══ Records supplied

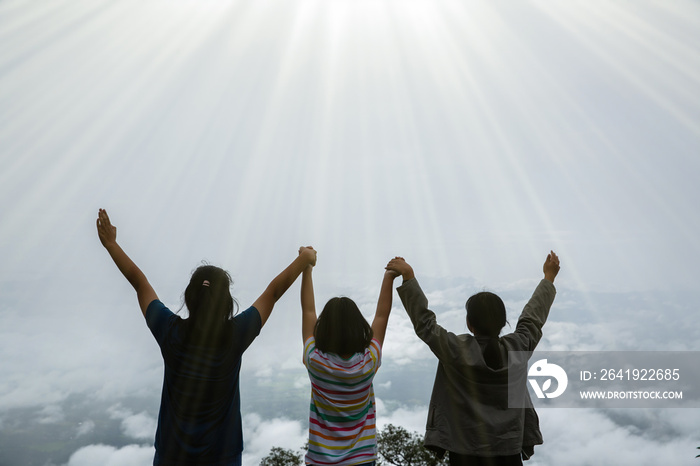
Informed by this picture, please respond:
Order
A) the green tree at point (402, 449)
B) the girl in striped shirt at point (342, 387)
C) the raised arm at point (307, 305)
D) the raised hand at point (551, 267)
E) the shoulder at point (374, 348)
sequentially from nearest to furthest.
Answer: the girl in striped shirt at point (342, 387), the shoulder at point (374, 348), the raised arm at point (307, 305), the raised hand at point (551, 267), the green tree at point (402, 449)

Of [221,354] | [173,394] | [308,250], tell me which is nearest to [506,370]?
[308,250]

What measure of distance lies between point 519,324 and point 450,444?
1127mm

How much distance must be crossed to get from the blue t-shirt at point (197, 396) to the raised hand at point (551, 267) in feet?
9.18

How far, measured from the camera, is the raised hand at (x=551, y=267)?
194 inches

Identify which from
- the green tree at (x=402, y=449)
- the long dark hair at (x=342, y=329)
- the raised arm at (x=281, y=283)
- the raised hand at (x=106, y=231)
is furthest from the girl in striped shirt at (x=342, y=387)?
the green tree at (x=402, y=449)

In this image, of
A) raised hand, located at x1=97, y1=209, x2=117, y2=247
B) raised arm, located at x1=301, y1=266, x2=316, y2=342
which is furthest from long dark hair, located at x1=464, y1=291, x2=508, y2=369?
raised hand, located at x1=97, y1=209, x2=117, y2=247

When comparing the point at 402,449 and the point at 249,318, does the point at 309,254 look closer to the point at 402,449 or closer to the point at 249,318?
the point at 249,318

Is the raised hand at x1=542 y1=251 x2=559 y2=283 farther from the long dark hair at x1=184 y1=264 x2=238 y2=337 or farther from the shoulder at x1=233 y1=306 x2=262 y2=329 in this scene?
the long dark hair at x1=184 y1=264 x2=238 y2=337

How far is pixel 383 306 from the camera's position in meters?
4.25

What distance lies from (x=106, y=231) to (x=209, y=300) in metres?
1.25

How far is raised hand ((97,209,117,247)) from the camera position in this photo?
432cm

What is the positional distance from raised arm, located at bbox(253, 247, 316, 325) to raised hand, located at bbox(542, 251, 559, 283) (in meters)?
2.16

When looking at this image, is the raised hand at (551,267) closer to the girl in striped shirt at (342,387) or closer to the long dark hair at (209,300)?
the girl in striped shirt at (342,387)

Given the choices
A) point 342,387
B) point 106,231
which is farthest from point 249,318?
point 106,231
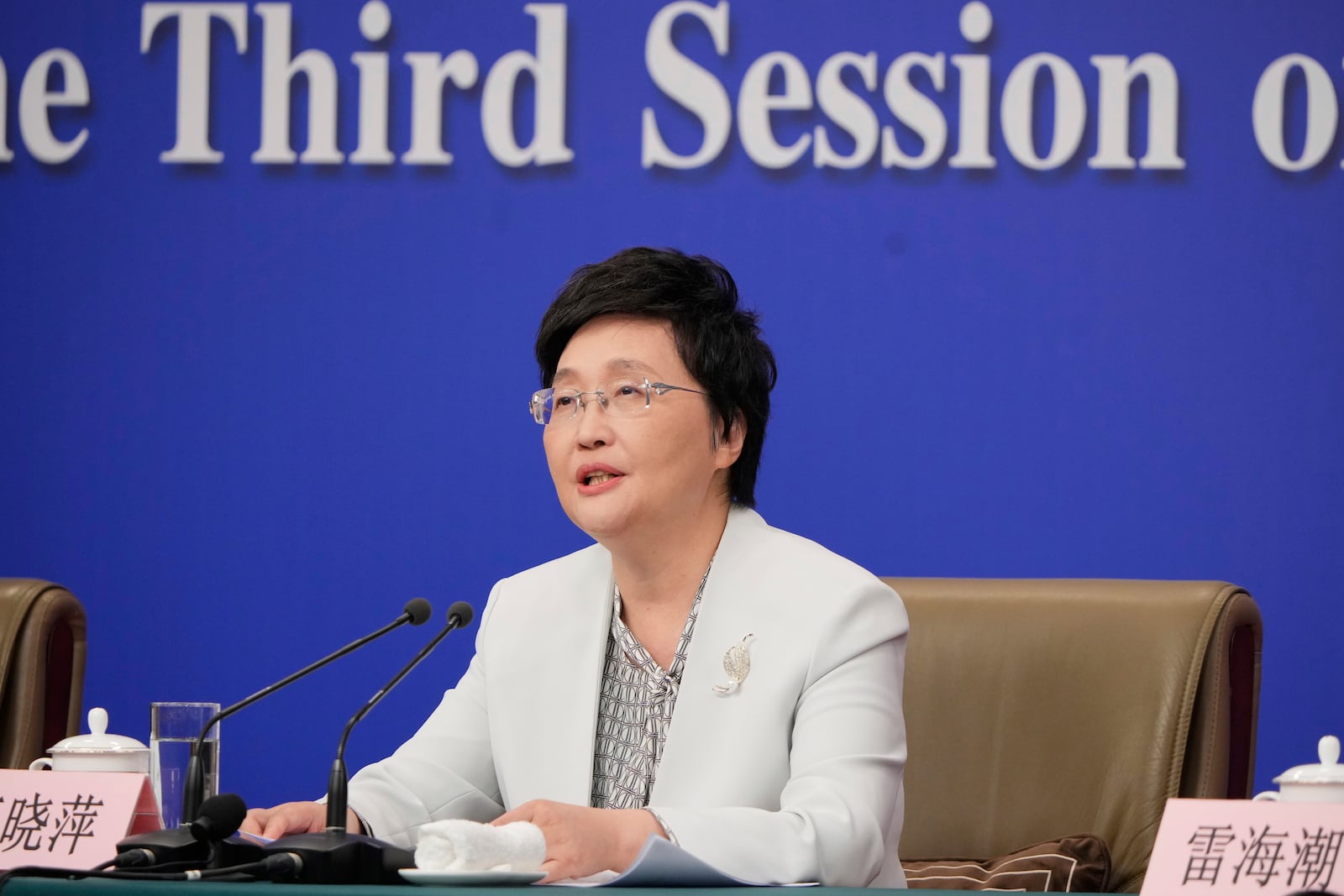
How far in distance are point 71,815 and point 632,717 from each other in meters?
0.73

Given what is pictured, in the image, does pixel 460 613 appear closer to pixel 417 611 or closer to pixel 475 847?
pixel 417 611

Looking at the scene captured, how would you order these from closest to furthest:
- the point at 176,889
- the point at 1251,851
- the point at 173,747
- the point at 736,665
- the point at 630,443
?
the point at 176,889
the point at 1251,851
the point at 173,747
the point at 736,665
the point at 630,443

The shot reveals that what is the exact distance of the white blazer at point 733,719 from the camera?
1.71m

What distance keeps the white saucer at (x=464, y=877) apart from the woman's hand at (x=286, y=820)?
34cm

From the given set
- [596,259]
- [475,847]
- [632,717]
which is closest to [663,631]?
[632,717]

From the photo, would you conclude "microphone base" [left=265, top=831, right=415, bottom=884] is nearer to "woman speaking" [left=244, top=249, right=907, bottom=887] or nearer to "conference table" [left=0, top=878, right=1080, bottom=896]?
"conference table" [left=0, top=878, right=1080, bottom=896]

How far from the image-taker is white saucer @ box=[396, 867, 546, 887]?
1343 mm

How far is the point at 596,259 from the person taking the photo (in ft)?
11.2

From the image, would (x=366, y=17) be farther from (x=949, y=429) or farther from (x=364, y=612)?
(x=949, y=429)

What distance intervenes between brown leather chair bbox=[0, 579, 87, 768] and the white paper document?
1.24 m

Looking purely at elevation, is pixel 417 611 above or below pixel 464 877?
above

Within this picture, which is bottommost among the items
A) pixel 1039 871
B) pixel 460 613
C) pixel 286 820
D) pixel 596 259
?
pixel 1039 871

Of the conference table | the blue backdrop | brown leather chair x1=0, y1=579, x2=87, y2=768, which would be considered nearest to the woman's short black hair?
brown leather chair x1=0, y1=579, x2=87, y2=768

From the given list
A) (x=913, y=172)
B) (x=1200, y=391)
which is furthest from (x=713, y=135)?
(x=1200, y=391)
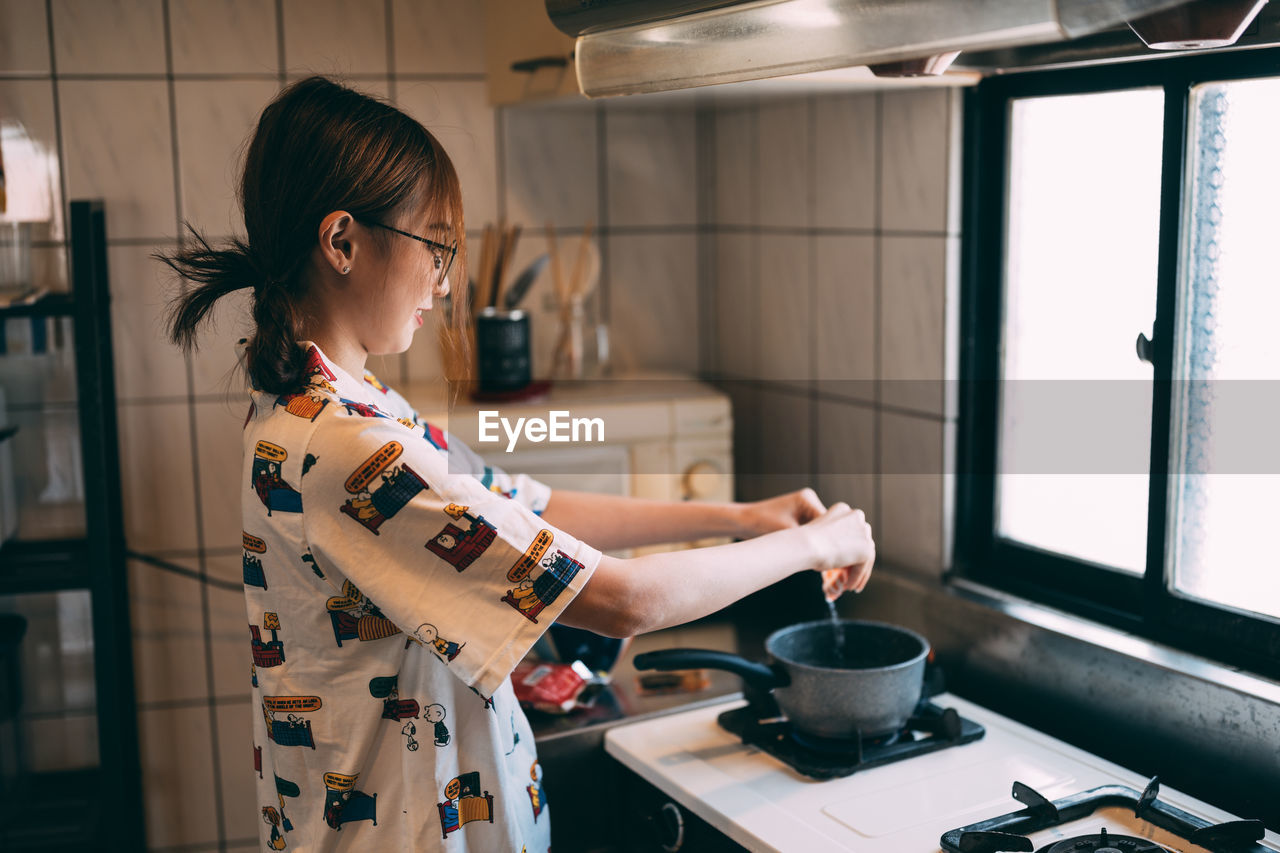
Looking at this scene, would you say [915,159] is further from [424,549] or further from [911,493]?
[424,549]

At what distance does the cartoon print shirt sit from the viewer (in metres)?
0.94

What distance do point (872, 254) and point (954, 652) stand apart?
60 centimetres

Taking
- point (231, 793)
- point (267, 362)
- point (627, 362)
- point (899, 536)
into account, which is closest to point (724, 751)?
point (899, 536)

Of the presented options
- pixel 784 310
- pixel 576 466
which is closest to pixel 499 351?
pixel 576 466

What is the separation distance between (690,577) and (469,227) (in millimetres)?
1261

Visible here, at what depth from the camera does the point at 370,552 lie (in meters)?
0.95

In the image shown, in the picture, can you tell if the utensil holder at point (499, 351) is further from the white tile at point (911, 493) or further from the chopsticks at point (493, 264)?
the white tile at point (911, 493)

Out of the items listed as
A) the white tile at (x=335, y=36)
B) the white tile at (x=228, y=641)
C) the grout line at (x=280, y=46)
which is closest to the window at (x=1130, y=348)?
the white tile at (x=335, y=36)

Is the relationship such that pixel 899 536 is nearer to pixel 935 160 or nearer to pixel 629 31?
pixel 935 160

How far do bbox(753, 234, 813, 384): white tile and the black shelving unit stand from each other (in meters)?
1.12

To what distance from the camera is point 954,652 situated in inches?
60.9

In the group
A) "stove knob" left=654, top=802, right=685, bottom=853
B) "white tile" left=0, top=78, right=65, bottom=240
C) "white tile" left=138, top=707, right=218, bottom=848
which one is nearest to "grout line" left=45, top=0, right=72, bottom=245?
"white tile" left=0, top=78, right=65, bottom=240

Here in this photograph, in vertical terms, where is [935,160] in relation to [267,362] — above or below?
above

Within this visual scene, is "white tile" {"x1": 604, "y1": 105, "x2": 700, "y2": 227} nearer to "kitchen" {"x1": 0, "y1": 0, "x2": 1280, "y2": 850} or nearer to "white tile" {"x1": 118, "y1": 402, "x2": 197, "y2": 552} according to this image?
"kitchen" {"x1": 0, "y1": 0, "x2": 1280, "y2": 850}
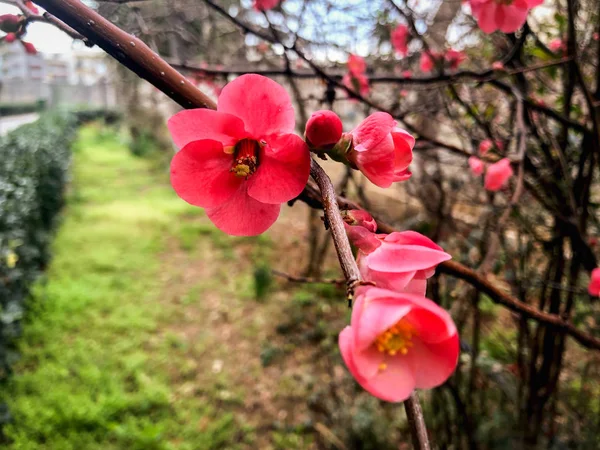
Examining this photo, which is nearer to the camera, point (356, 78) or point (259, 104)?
point (259, 104)

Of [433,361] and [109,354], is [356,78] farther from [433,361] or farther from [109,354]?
[109,354]

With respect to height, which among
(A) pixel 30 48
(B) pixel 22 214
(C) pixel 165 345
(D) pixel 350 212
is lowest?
(C) pixel 165 345

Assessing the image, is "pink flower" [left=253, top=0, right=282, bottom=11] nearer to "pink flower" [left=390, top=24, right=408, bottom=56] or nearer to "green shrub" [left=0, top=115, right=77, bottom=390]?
"pink flower" [left=390, top=24, right=408, bottom=56]

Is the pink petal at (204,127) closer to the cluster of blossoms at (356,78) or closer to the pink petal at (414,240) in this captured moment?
the pink petal at (414,240)

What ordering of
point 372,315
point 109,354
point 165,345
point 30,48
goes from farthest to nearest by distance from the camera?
point 165,345 → point 109,354 → point 30,48 → point 372,315

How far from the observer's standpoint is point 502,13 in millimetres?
822

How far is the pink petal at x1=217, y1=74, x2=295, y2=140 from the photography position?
1.29 ft

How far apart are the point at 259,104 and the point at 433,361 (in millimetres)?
272

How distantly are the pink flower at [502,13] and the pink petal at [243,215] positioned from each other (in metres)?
0.66

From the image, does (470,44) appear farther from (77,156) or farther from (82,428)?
(77,156)

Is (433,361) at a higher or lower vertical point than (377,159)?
lower

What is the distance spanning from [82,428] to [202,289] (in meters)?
1.86

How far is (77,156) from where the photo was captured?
396 inches

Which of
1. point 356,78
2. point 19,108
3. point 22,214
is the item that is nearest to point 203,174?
point 356,78
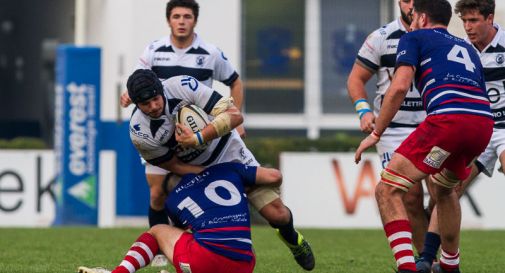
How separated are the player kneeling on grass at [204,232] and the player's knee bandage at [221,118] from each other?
301mm

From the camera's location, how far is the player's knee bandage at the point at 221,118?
8.54m

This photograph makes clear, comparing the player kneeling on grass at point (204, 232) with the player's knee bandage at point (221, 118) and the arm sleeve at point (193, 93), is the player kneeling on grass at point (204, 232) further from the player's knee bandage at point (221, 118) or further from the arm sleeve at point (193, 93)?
the arm sleeve at point (193, 93)

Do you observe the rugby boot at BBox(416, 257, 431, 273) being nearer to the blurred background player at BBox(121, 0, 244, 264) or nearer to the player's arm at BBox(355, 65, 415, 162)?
the player's arm at BBox(355, 65, 415, 162)

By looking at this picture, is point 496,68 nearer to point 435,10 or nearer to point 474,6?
point 474,6

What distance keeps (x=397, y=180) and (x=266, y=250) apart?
12.7 feet

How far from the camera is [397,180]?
336 inches

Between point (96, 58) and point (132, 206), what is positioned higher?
point (96, 58)

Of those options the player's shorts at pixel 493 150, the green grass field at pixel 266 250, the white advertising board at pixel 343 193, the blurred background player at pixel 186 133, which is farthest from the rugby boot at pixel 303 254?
the white advertising board at pixel 343 193

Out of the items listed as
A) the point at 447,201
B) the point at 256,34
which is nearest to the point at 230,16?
the point at 256,34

════

▶ **Instruction**: Print the lines from the one containing "Of those options" through the final line, copied word for word with nothing changed.

▶ **Correct output**:
Of those options the player's shorts at pixel 493 150, the green grass field at pixel 266 250, the white advertising board at pixel 343 193, the blurred background player at pixel 186 133, which is farthest from the rugby boot at pixel 303 254?
the white advertising board at pixel 343 193

Out of the items listed as
A) the point at 447,201
B) the point at 256,34
which is nearest to the point at 230,16?
the point at 256,34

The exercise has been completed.